"This is a homicide."
The coroner who examined the body of Lana Clarkson repeated that sentence more than once while testifying today in the Phil Spector murder trial.
Dr. Louis Pena said he based his decision on several factors, including physical evidence and circumstantial conditions that ruled out suicide.
The circumstantial evidence includes Spector's statement to his chauffeur, "I think I killed somebody."
Pena said the scene was not typical of a suicide. "I've never seen a case reported" in which someone goes to a stranger's home "and magically comes up with a gun and shoots herself."
He said there was no evidence to indicate that there had been a search for the gun. "How would she have known where the gun is?" Pena said.
He said the lack of blood in the recesses of the gun indicated the weapon had been wiped. He also said the left front pocket of Spector's trousers was stained, indicating that bloody hands or a bloody weapon may have been put into the pocket. He said all of the blood matched Lana Clarkson's.
Pena said he ruled out suicide because there is no indication that Lana was depressed or suffered from a psychiatric disorder.
Clarkson had been taking two drugs, often given for psychiatric problems, but Pena said medical records showed that the medication was authorized by a neurologist who was treating her for headaches.
Pena said the records showed Lana was a hopeful person, with no history of past suicide attempts.
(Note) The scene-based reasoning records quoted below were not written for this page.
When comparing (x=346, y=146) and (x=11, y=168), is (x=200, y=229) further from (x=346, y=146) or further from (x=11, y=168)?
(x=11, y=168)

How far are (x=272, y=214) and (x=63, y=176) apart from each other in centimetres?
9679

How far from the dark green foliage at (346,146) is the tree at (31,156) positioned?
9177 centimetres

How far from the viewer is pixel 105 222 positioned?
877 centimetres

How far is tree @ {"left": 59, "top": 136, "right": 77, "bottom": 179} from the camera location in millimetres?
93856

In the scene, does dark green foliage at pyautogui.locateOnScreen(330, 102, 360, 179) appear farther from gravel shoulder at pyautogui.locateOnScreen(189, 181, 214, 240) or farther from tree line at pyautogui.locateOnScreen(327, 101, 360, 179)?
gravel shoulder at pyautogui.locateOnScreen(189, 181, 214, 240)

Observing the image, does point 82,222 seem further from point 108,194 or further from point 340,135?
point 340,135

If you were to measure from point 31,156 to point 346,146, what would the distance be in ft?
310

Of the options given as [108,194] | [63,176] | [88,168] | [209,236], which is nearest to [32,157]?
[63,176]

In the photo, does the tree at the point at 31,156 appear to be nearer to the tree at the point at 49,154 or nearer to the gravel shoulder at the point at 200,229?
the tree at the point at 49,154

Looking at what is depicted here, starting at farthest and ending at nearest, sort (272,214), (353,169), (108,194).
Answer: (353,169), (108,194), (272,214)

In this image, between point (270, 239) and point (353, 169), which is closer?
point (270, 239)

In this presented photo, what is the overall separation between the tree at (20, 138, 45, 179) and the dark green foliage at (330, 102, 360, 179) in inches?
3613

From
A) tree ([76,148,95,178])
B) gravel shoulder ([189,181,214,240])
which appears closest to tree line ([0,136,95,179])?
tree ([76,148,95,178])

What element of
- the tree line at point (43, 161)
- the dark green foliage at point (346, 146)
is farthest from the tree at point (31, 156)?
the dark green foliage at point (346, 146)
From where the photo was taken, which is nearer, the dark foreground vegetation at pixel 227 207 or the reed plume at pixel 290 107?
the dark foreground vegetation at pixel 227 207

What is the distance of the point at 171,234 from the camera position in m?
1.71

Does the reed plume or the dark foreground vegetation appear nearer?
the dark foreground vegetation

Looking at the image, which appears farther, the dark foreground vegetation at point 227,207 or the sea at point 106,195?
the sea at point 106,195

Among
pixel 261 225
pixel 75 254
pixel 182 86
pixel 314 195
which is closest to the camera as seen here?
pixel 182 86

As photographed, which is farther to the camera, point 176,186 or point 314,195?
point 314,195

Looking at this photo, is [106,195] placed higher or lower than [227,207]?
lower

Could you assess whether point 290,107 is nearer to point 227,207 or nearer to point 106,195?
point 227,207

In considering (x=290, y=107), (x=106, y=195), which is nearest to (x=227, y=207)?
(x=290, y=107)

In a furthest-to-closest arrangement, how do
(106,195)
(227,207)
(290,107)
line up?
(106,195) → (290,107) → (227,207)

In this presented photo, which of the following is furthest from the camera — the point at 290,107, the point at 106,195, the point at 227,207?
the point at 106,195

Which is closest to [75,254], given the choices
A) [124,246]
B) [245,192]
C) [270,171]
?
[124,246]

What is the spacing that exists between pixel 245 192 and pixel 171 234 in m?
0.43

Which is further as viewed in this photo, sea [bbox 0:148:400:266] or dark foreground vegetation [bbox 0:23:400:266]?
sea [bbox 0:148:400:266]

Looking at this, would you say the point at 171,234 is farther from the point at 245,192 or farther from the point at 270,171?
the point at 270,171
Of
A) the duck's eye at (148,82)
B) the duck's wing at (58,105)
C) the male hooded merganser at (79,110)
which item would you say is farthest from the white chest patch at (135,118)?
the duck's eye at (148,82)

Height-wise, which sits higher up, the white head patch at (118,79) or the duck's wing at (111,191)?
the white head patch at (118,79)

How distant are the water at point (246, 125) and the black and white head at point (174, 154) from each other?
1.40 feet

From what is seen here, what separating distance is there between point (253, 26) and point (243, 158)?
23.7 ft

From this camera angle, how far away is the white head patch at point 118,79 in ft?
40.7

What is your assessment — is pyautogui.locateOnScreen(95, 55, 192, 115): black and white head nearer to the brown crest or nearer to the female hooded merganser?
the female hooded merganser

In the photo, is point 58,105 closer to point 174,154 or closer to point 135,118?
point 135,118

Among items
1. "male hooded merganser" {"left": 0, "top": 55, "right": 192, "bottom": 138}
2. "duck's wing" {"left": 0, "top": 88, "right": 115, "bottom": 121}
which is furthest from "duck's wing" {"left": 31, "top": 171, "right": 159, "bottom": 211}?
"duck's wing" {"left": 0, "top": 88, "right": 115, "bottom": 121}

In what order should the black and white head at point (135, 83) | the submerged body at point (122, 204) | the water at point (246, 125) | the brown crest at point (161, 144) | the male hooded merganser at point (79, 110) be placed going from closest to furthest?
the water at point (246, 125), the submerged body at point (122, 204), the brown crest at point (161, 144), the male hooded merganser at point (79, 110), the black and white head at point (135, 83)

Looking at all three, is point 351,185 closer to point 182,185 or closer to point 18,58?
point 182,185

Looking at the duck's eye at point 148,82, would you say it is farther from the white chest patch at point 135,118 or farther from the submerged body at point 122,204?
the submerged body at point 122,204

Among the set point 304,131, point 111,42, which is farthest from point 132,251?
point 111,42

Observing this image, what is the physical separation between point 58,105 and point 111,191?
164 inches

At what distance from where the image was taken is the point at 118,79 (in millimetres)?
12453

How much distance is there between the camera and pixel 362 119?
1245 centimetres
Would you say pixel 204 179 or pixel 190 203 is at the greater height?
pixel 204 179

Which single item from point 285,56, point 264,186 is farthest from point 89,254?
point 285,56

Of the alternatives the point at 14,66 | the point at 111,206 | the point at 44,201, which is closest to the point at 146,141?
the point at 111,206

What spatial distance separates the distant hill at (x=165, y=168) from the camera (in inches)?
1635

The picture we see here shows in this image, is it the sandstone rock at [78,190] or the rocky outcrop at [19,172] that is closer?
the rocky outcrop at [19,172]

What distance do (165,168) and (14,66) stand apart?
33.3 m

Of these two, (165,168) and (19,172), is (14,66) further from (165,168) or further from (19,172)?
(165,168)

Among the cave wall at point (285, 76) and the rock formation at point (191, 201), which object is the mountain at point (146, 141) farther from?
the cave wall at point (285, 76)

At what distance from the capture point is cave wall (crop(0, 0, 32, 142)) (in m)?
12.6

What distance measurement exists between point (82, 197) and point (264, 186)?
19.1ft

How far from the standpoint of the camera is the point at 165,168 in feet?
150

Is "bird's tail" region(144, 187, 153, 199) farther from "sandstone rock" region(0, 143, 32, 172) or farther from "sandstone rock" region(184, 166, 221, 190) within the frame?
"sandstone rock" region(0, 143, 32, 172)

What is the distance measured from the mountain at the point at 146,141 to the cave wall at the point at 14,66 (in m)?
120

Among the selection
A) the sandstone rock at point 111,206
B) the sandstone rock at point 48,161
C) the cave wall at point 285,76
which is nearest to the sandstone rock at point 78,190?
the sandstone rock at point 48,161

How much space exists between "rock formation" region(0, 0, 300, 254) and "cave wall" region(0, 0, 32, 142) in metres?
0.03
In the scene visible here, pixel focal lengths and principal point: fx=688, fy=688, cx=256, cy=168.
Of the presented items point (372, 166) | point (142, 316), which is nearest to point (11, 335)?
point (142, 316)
He also testified that Lana's tongue was bruised, indicating that a gun was forced into her mouth. That testimony undercut the defense claim that Clarkson put the gun in her own mouth.
The defense cites a relative lack of blood spatter and the location of the broken teeth to support their claim that Lana killed herself accidentally.
Pena described how the gun was in Clarkson's mouth and the recoil shattered her top front teeth, blowing them out of her mouth. Because death was instantaeous as the bullet went through her head and severed her spine, Lana was unable to exhale or cough, so blood could not be forced out.